START DATASET ENTRIES

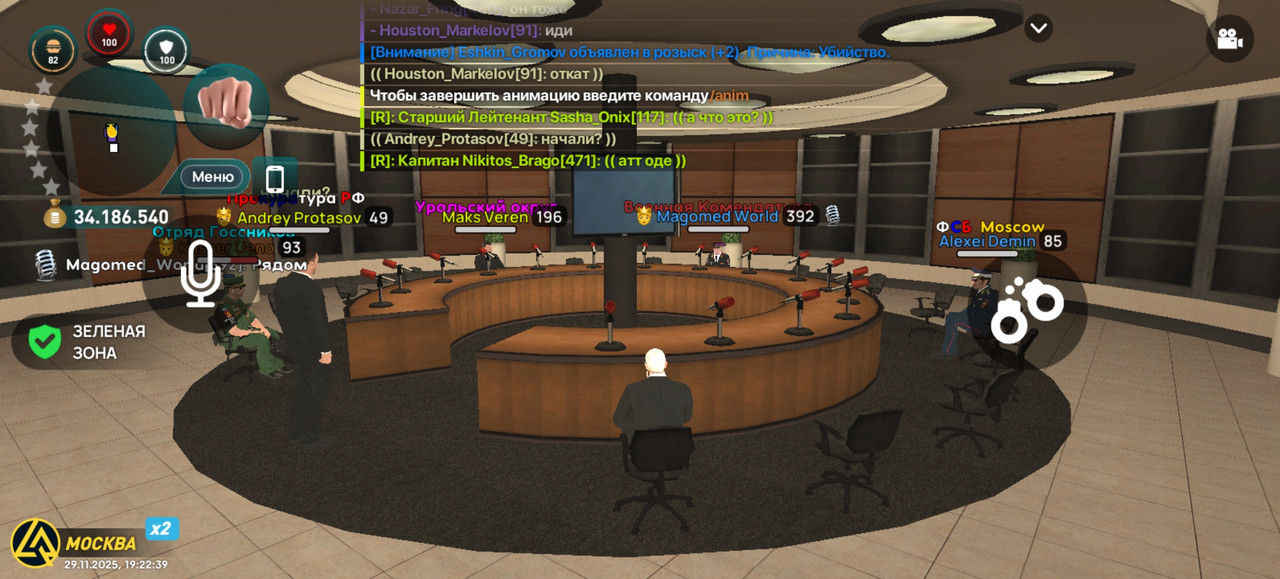 Screenshot 20251129 192240 com liverussia cr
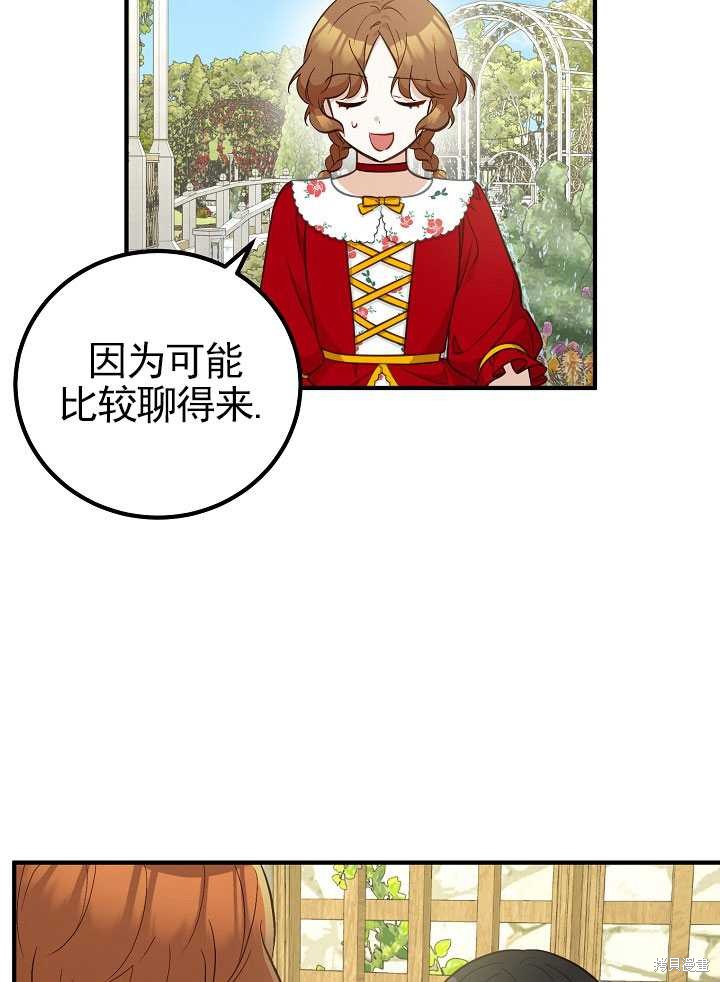 第13话28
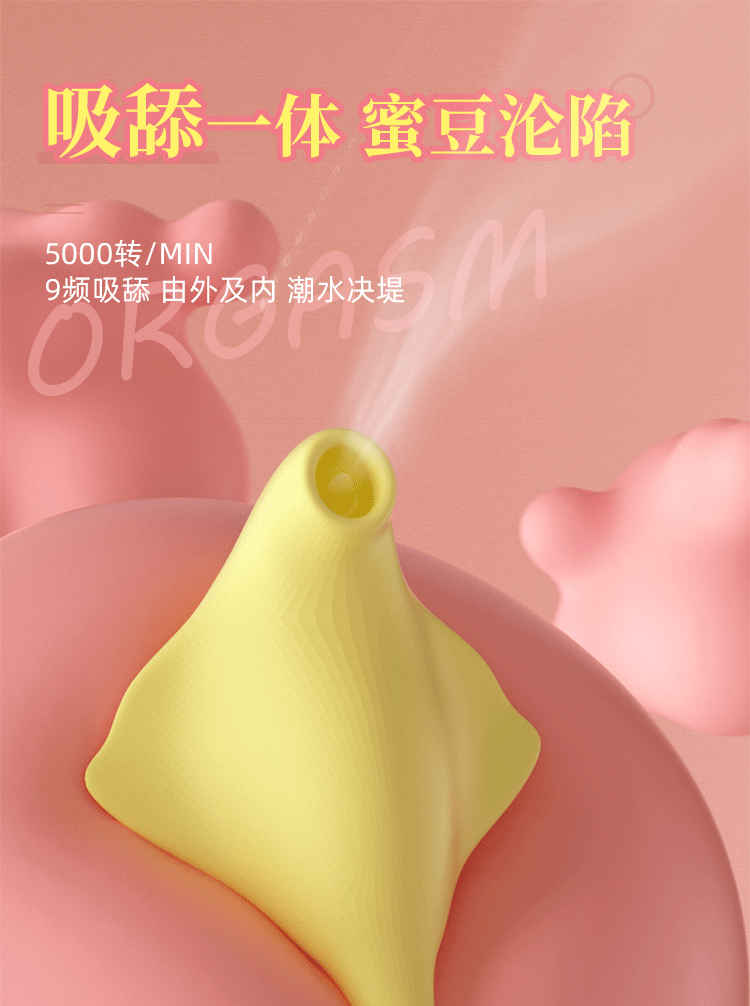  斯慕 魔鬼魚 雙頭振動器 多頻舔吸 9種頻率 81種玩法 黃色 單裝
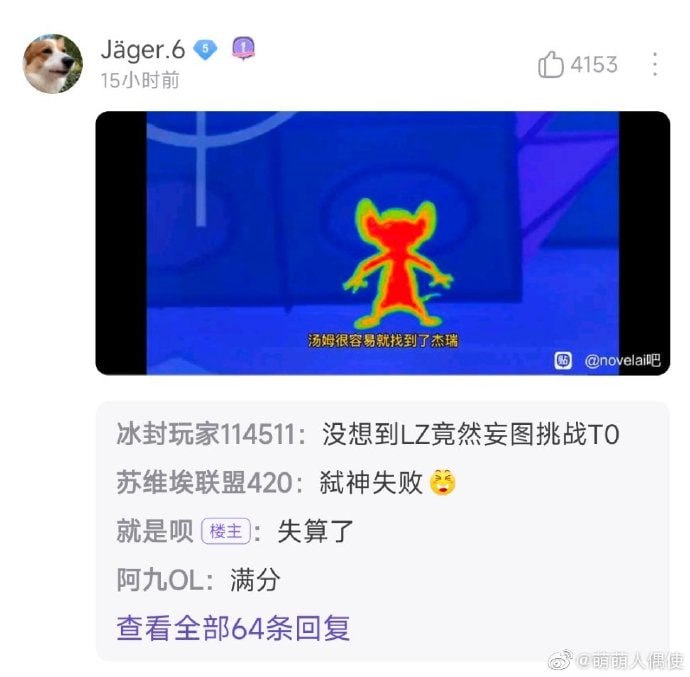 novelai吧一开始是讨论ai绘图的贴吧，然后经常有人用照片模仿“ai生成”，被称为“人工队”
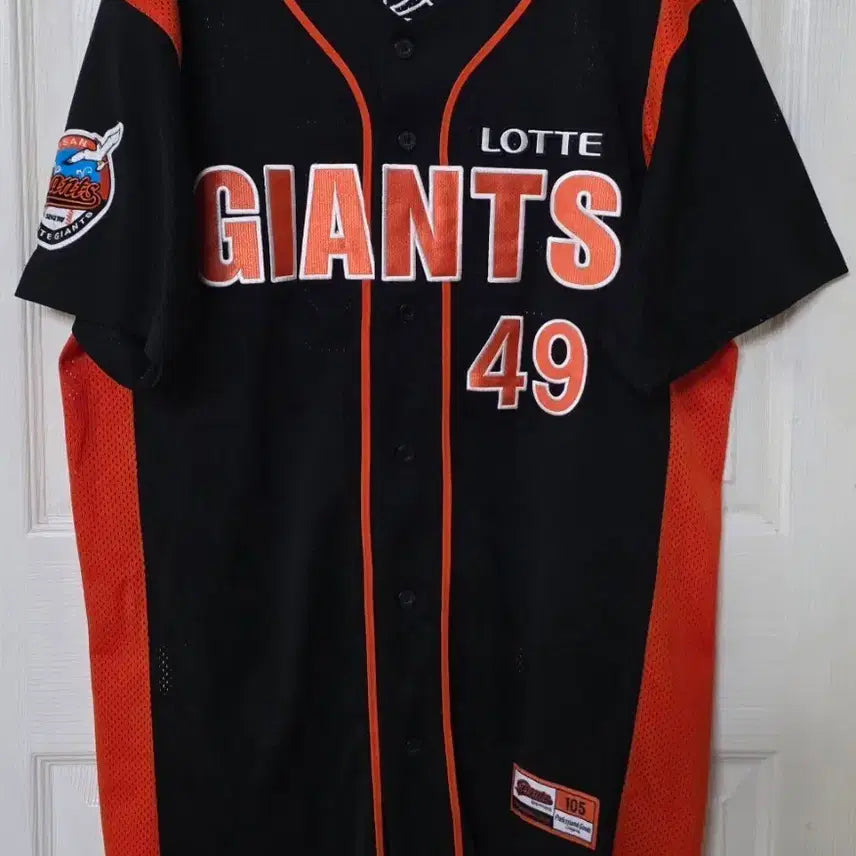 [BUNJANG] Lotte Giants Professional Away Uniform (Hong Seong Heon) / [105] 롯데자이언츠 프로페셔널 원정 유니폼(홍성흔)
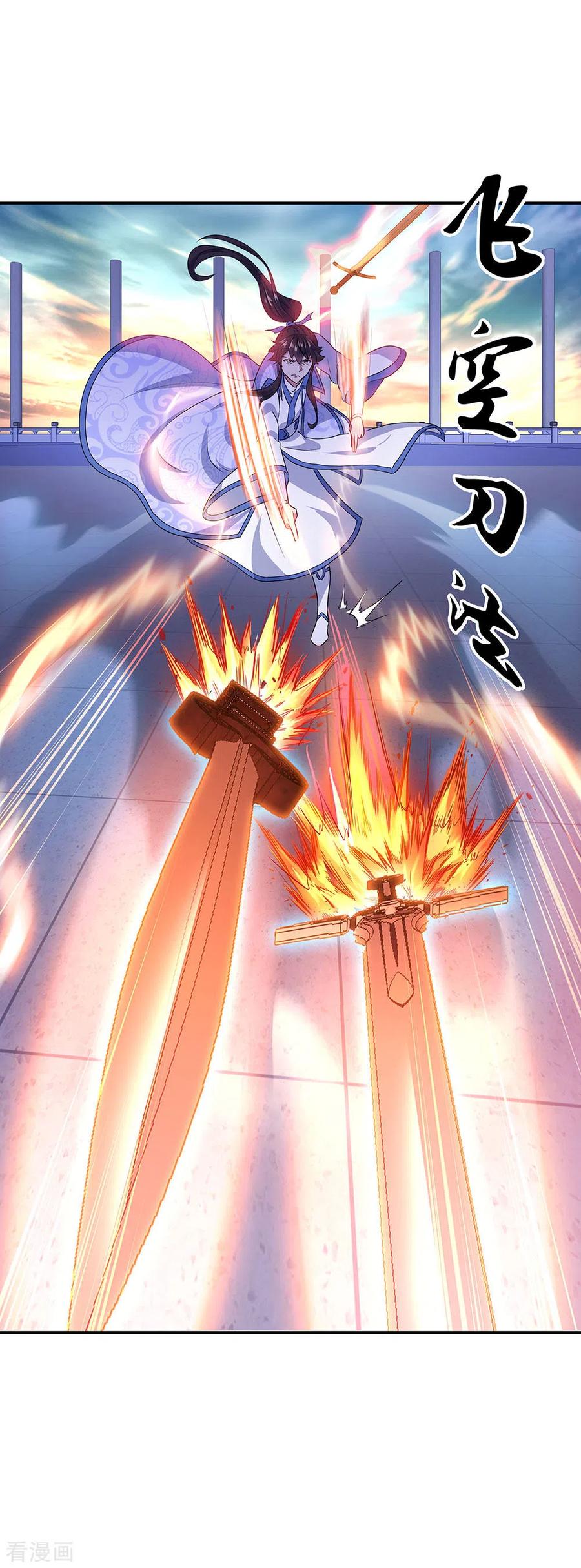 绝世战魂秦南的老婆有几个漫画,第240话 以一敌三3图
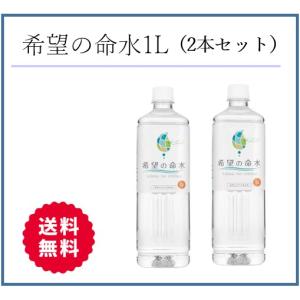 希望の命水 2L : ミネラル本舗 - 通販 - Yahoo!ショッピング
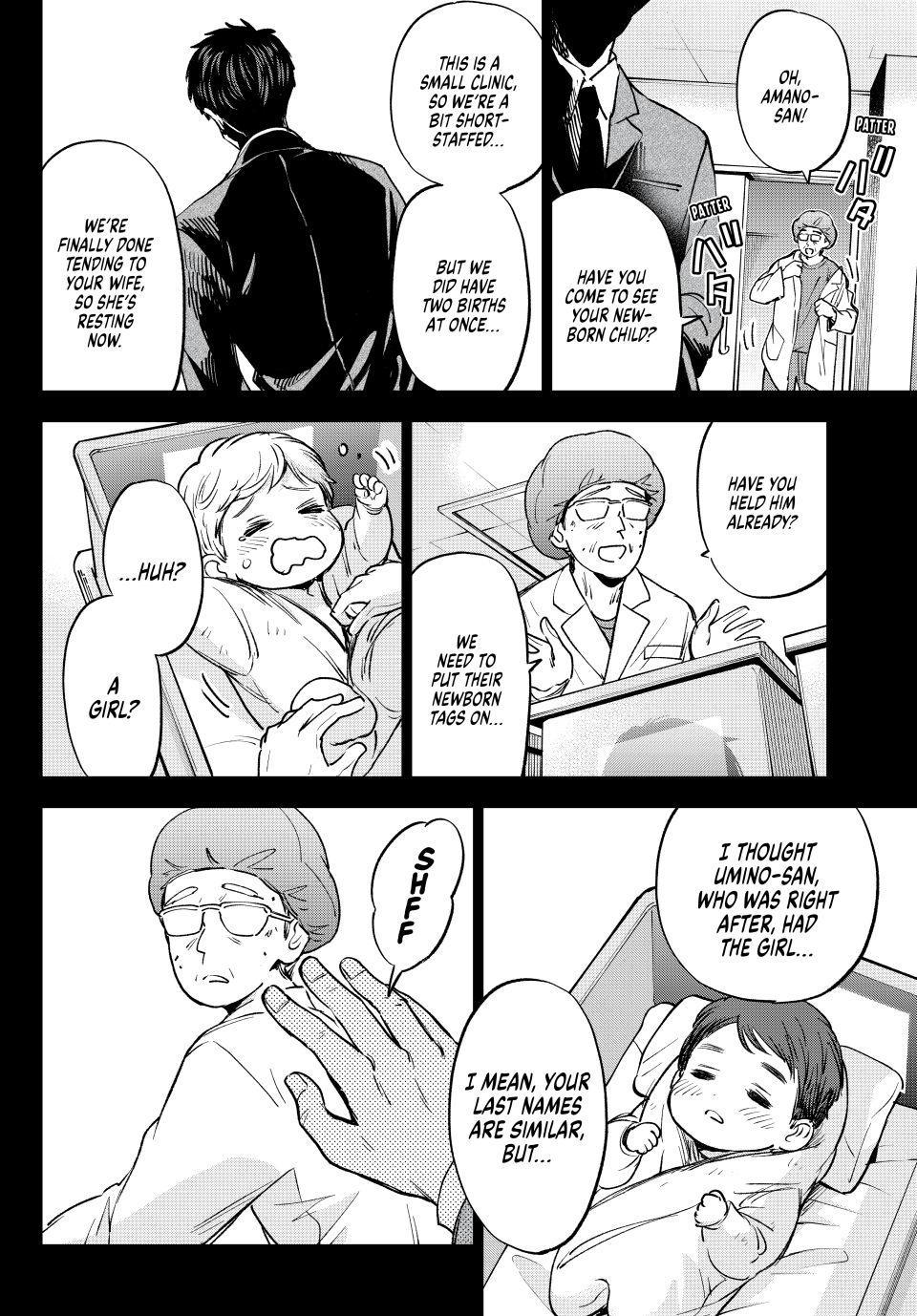 Kakkou no Iinazuke Chap 313 - Next Chap 314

END DATASET ENTRIES

Output the data above verbatim, pictures excluded.

TASK OUTPUT
 Screenshot 20251129 192240 com liverussia cr
 第13话28
  斯慕 魔鬼魚 雙頭振動器 多頻舔吸 9種頻率 81種玩法 黃色 單裝
 novelai吧一开始是讨论ai绘图的贴吧，然后经常有人用照片模仿“ai生成”，被称为“人工队”
 [BUNJANG] Lotte Giants Professional Away Uniform (Hong Seong Heon) / [105] 롯데자이언츠 프로페셔널 원정 유니폼(홍성흔)
 绝世战魂秦南的老婆有几个漫画,第240话 以一敌三3图
 希望の命水 2L : ミネラル本舗 - 通販 - Yahoo!ショッピング
 Kakkou no Iinazuke Chap 313 - Next Chap 314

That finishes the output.